Friday, February 20, 2015

Why being in Love feels so good?

I have been blogging about the Chemistry since 2011. What I love about chemistry is the constant sense of discovery: looking at the simplest reactions on a molecular level is like glimpsing a whole new world. I am also fascinated with the vast research going on Chemistry, which is a boon to the human kind. During the course of my intermediate (+2), bachelors and masters degree I hope to take part in some research. After leaving Tribhuvan University (TU) I began to teach to the B.Sc. students as well as the intermediate(+2) students. I think my desire for acquiring the knowledge in Chemistry will not be quenched even after my Ph.D. I will be looking to work in academic science, possibly in research, and some experience will almost certainly come in useful.
In the previous days,  I blogged mainly on material Chemistry. Recently, a bizarre interest arose within me to write few words on the abstract Chemistry…particularly on the “Chemistry Behind Love”.
Have you ever wondered how much of love is about the heart… and how much is about hormones? And what about chemistry—can you create it, or does it just happen? Most of us have pondered such issues.
Actually, LOVE is due to the Chemical known as Dopamine, which produce feelings of euphoria, energy, sleeplessness, and focused attention on your beloved. That’s why being in love feels so good. Due to dopamine some of the most powerful brain circuits for pleasure are triggered and people experience similar to a cocaine high.

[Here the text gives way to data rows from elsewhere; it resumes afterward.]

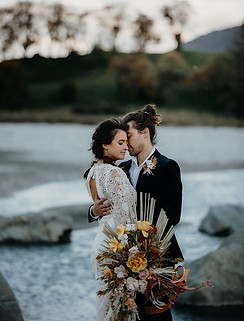 bride and group having a quiet moment against a pictureque landscape of a riverbed with hills and trees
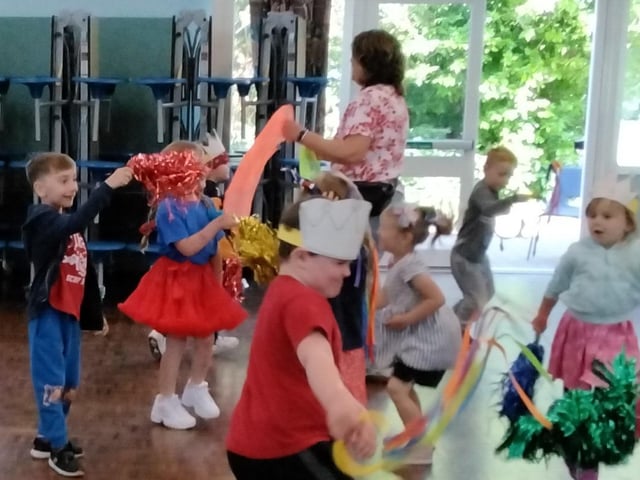 The children and staff, waring red, white and blue, joined in with some morris dancing in the school hall.
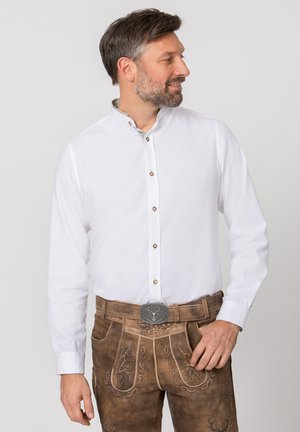 Mann trägt traditionelle braune Lederhosen aus Leder mit bestickten Mustern und einem weißen langärmeligen Hemd, schaut zur Seite.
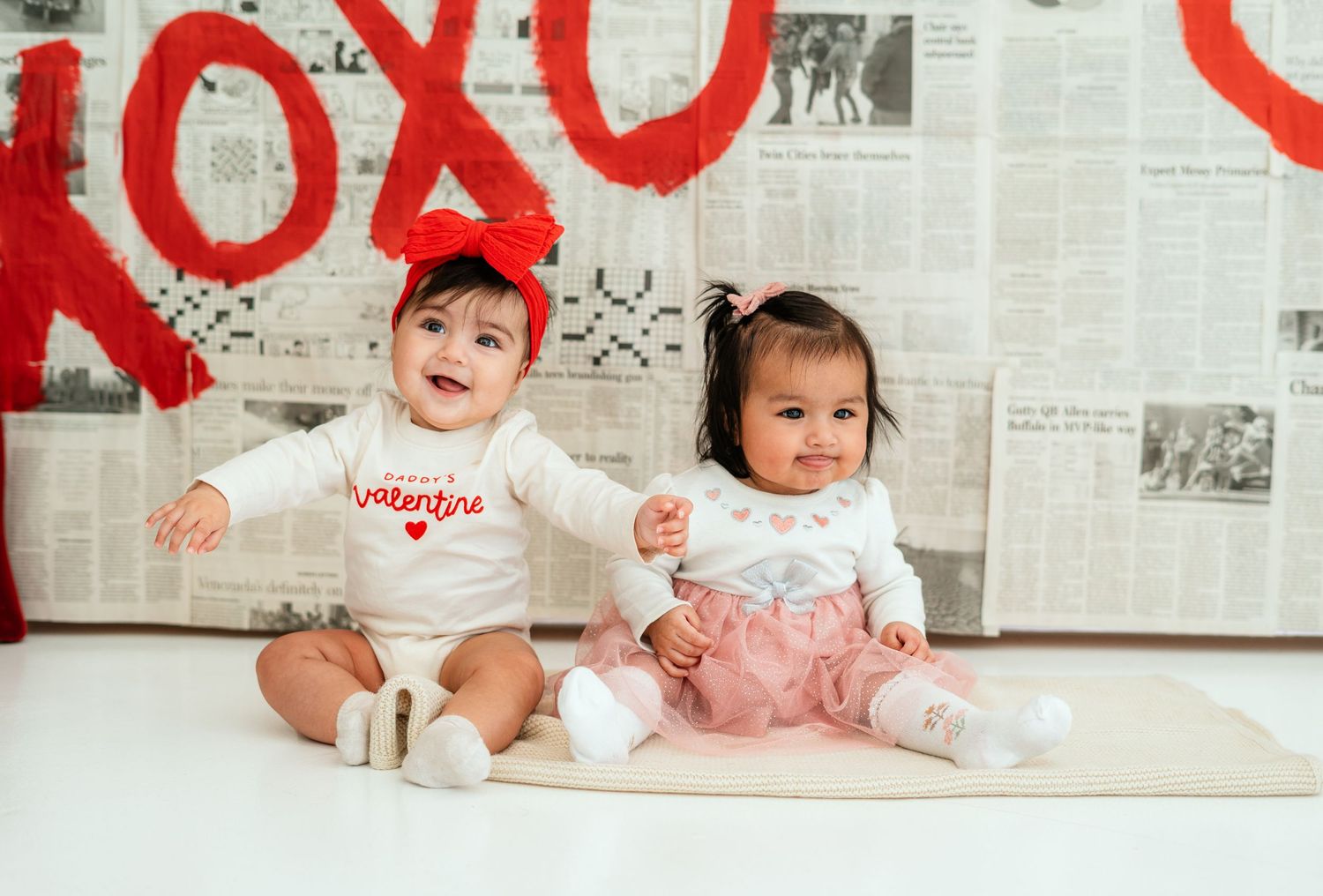 Two smiling babies in Valentine's Day outfits posed before a festive XOXO backdrop.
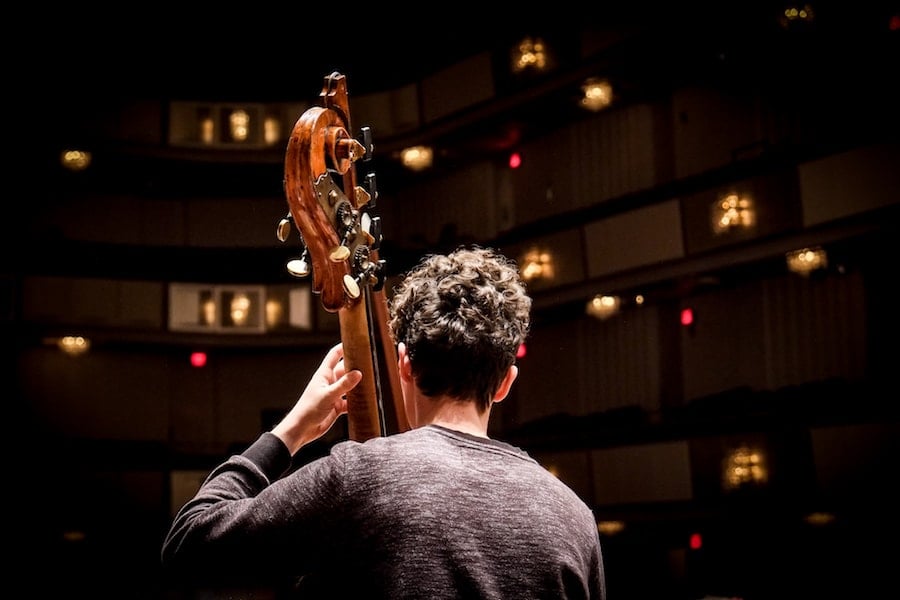 RCO’s bass section, and their special chairs, hard at work preparing for the upcoming concert. Photo by Samantha Pollack. 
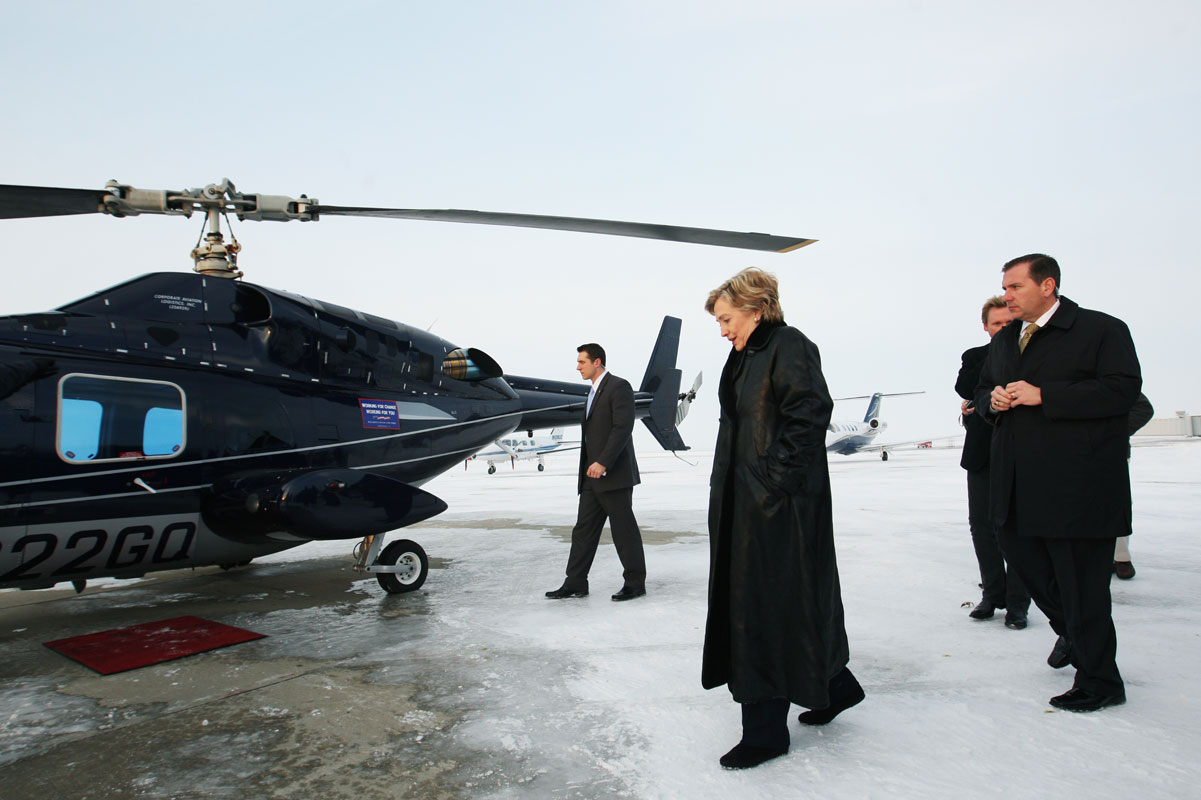 Former First Lady Hillary Clinton walks to a helicopter in Waterloo, IA on Jan. 19, 2007, en route to her fifth campaign stop of the day as she continued her quest to capture the Democratic presidential candidacy against then-Senator Barack Obama. 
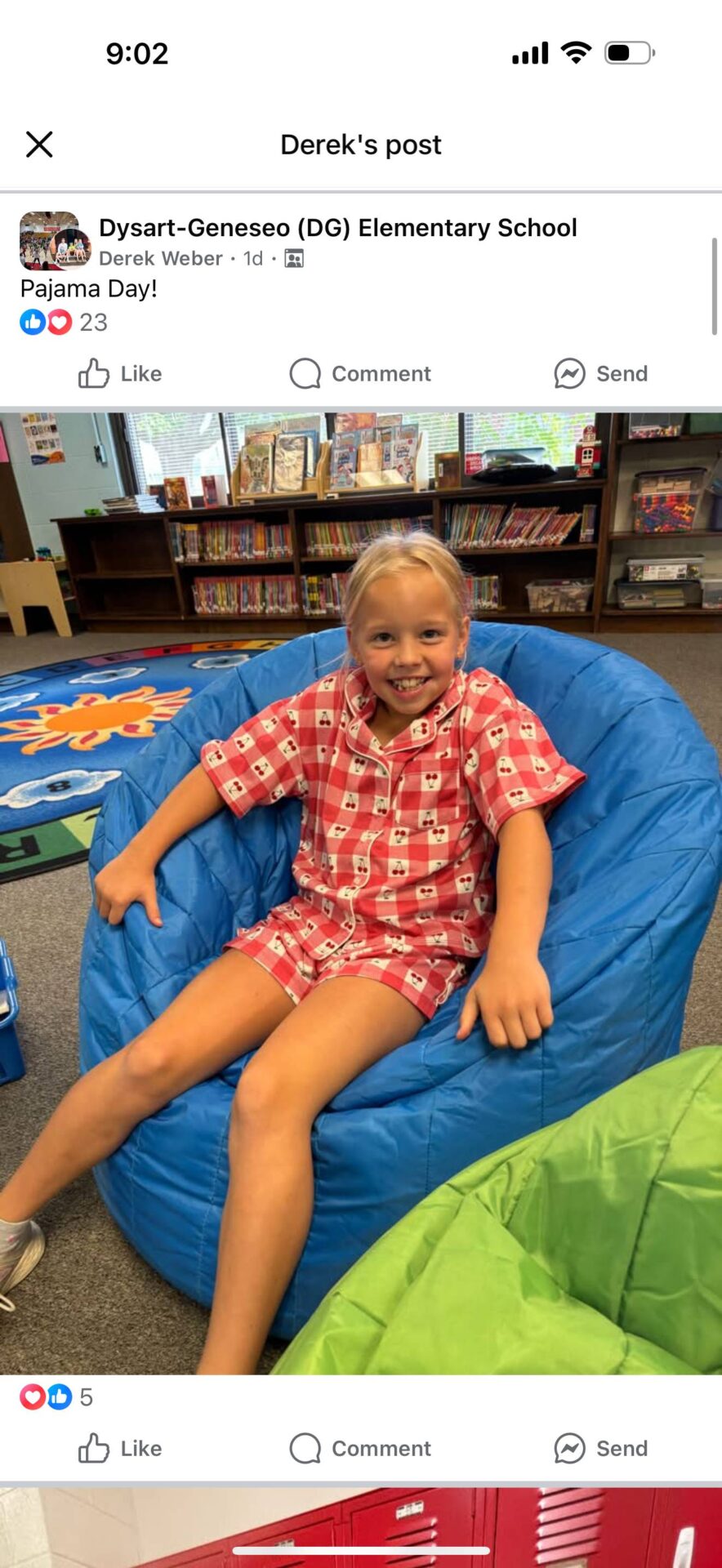 Student in red patterned pajamas sitting on a blue beanbag chair, smiling.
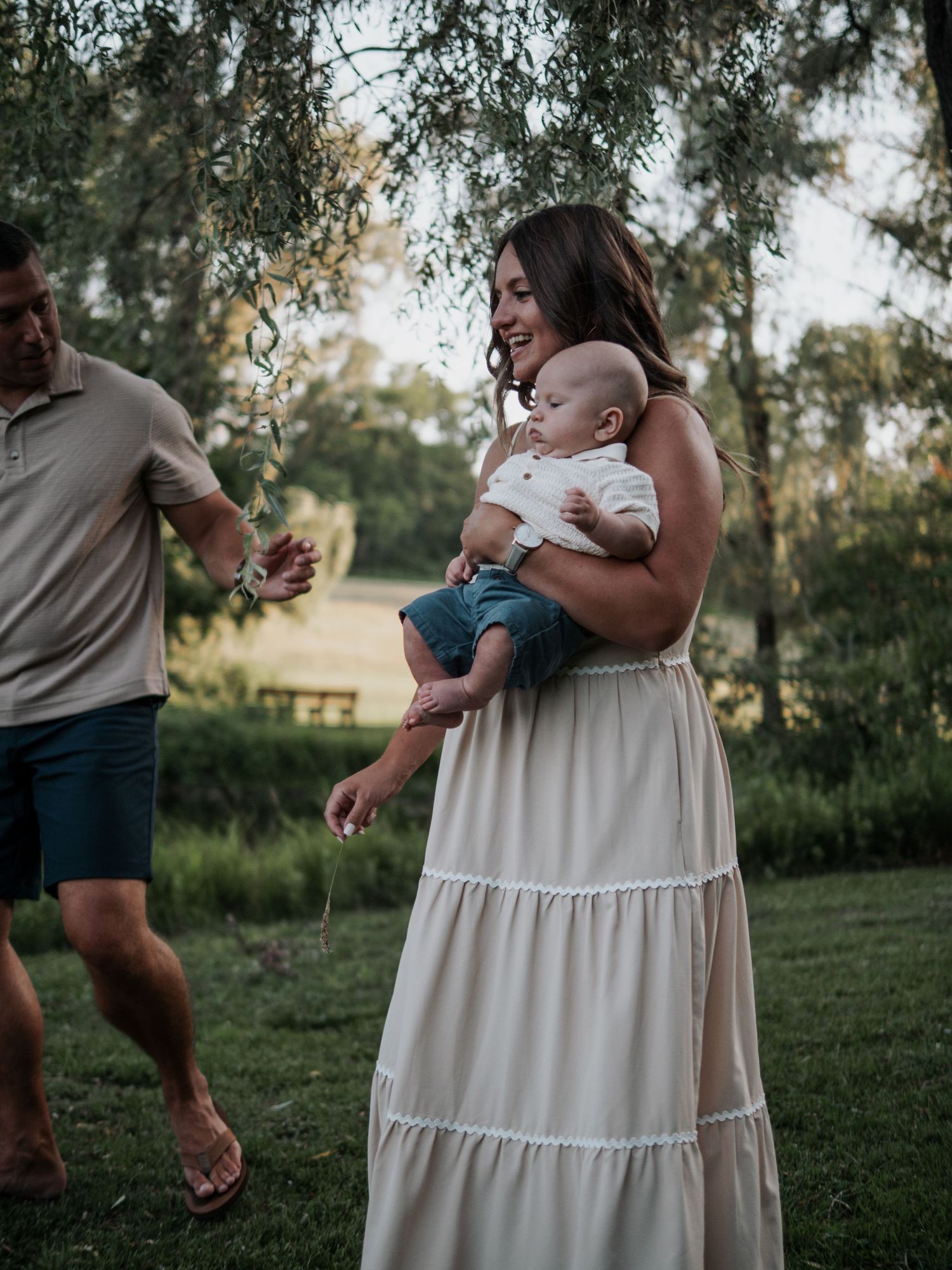 Smiling mother in white maxi dress holds baby boy outdoors while father walks nearby in lush green park.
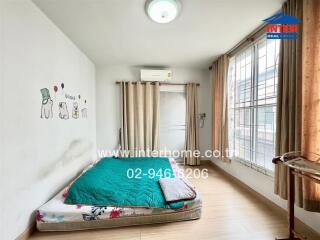 Simple bedroom with a mattress on the floor and large window with curtains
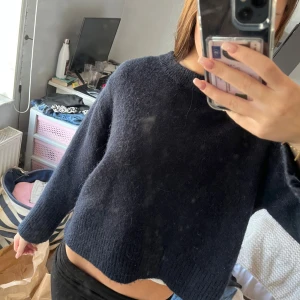 Mörkblå stickad tröja med rund hals - Mysig mörkblå stickad tröja med rund halsringning och långa ärmar. Tröjan har en loose passform och ribbade muddar vid ärmslut och nederkant. Perfekt för kyliga dagar och enkel att matcha med jeans eller kjol.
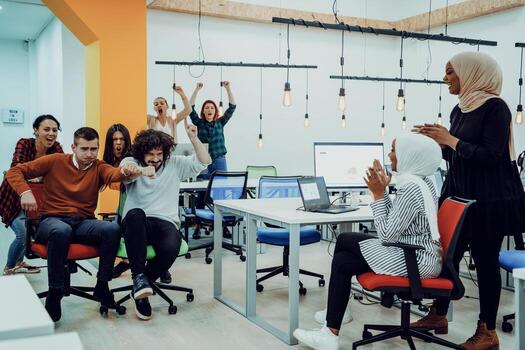 Team building and office fun. Young cheerful businesspeople in smart casual wear having fun while racing on office chairs and smiling. photo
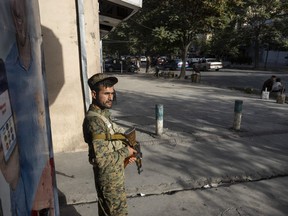 Kabul police secure areas in the central part of the city on Aug. 13, 2021 in Kabul, Afghanistan.
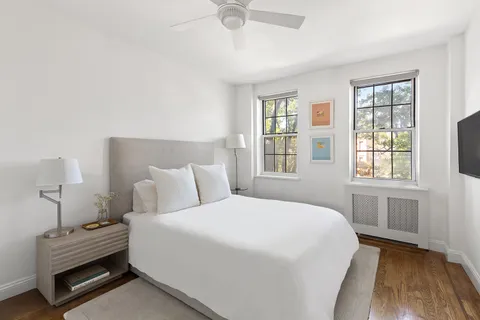 a bedroom with a bed a window and potted plant on the dresser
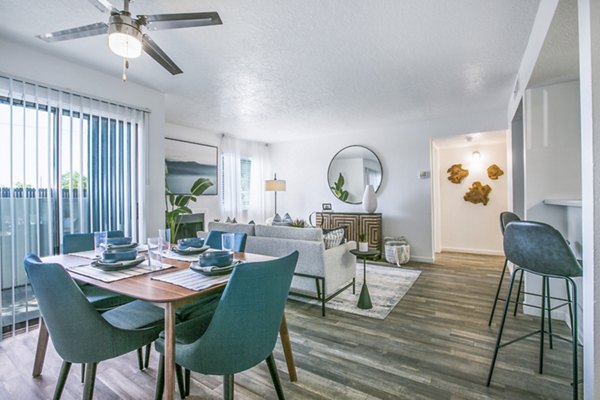 Dining area with modern furnishings at AYA ABQ Apartments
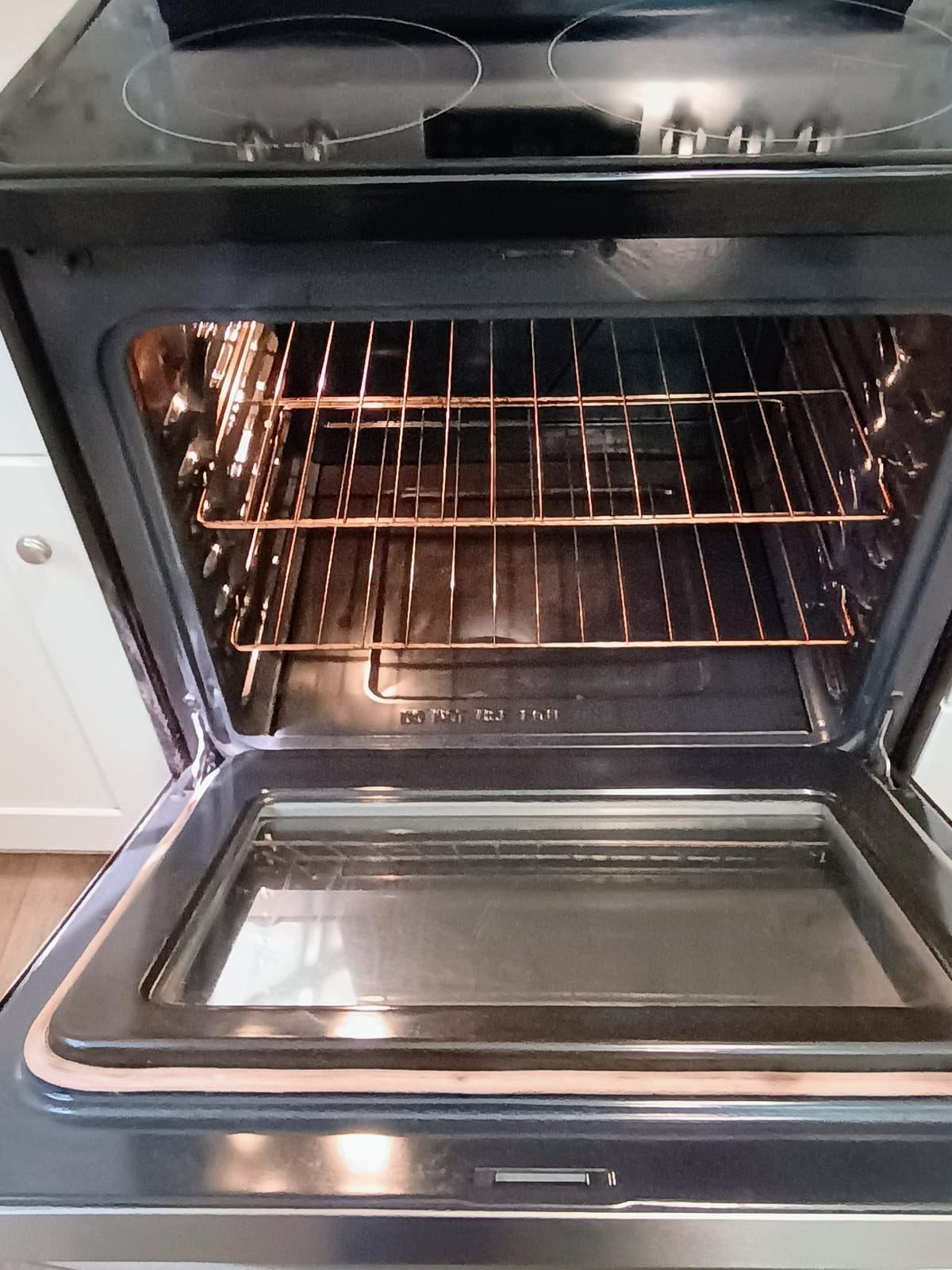 The inside of an open oven with clean racks.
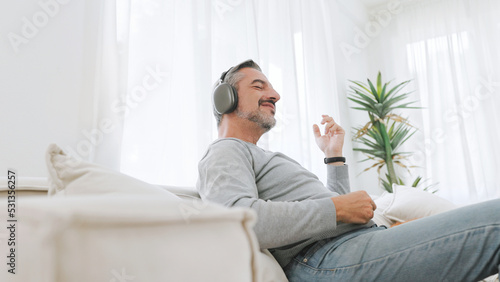 Attractive Bearded mature adult man sitting on the couch playing an air guitar and listening to music with headphones, Lifestyle concept, Relax in living room at home.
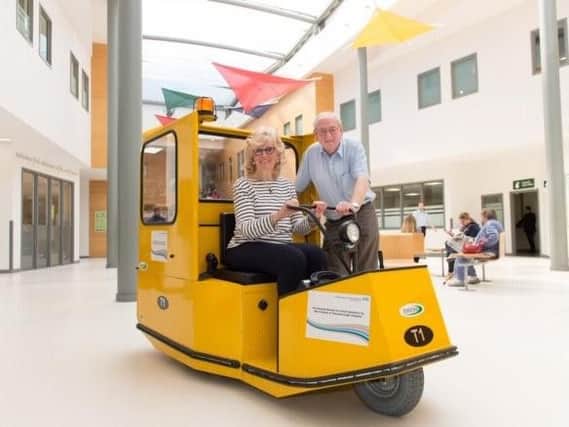 Pictured volunteers at Peterborough Hospital on a replica buggy, which NGH is fundraising for. NGH would, however, like their buggy to be white and will brand it with the fundraisers names.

Dopamine is a neurotransmitter released by the brain that plays a number of roles in humans and other animals. Some of its notable functions are: movement, memory, pleasurable reward, behavior and cognition,attention, inhibition of prolactin production, sleep mood, learning etc. Dopamine is the chemical that mediates pleasure in the brain. It is released during pleasurable situations and stimulates one to seek out the pleasurable activity or occupation. This means food, sex, and several drugs of abuse are also stimulants of dopamine release in the brain. Excess and deficiency of this vital chemical is the cause of several disease conditions. Parkinson's disease and drug addiction are some of the examples of problems associated with abnormal dopamine levels.
Dr. Helen Fisher, anthropologist of Rutgers University, who is also the author of a book  “Why We Love”. Her noteworthy career has been dedicated to understanding love—how and why it functions for us humans. Once she was asked how important a role does chemistry play in love. Dr. Fisher answered that when the chemistry of one personality meshes well with the chemistry of another, it will continually combust throughout the relationship—keeping both partners together and happy during dry spells when feelings of romance are low. She also said that having sex makes people fall in love because probably after orgasm, there is a peak in dopamine activity.
Beside the Dopamine, Oxytocin and Vasopressin chemicals play a vital role in attachment. The important hormones like Testosterone and Estrogen are responsible for the lust.